Activity
Print, exactly as they appear in the listing below, the lines from the line with "Ep 18: Online" to the line with "You Gotta Want It Script | Office Wall Decal", with both end lines kept.

##### Task inputs

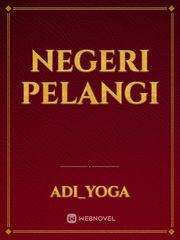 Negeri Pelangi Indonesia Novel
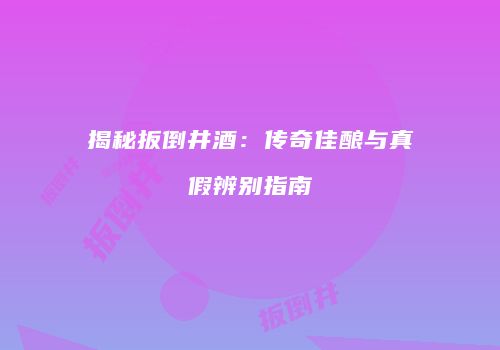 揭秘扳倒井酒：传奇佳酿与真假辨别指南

##########
##### Task inputs

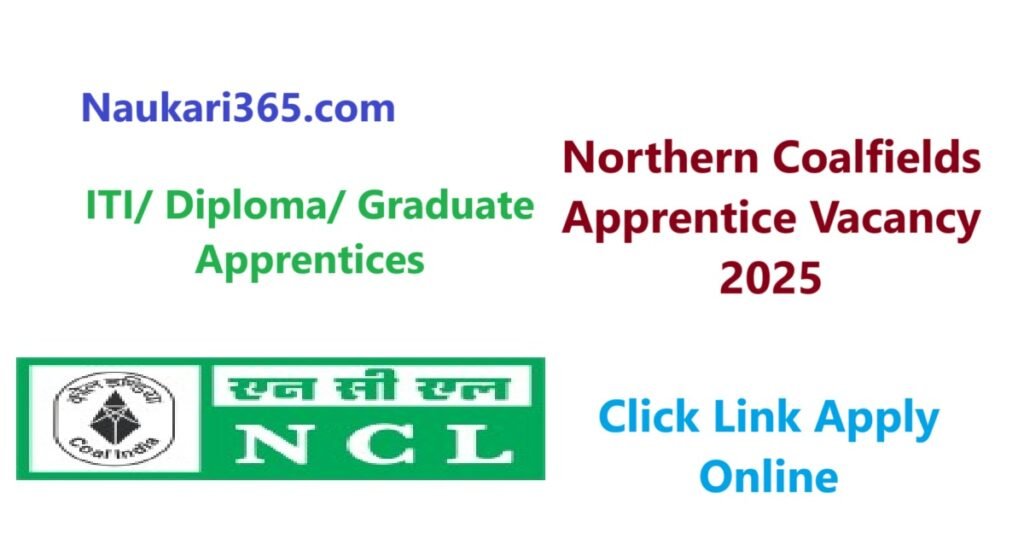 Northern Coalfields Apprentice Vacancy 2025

##########
##### Task inputs

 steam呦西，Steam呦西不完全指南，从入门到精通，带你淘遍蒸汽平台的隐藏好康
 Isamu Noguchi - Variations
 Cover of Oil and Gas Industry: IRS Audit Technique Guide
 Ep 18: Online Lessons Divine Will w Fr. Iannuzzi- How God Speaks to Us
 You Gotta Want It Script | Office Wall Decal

##########

Finished exercise
 Ep 18: Online Lessons Divine Will w Fr. Iannuzzi- How God Speaks to Us
 You Gotta Want It Script | Office Wall Decal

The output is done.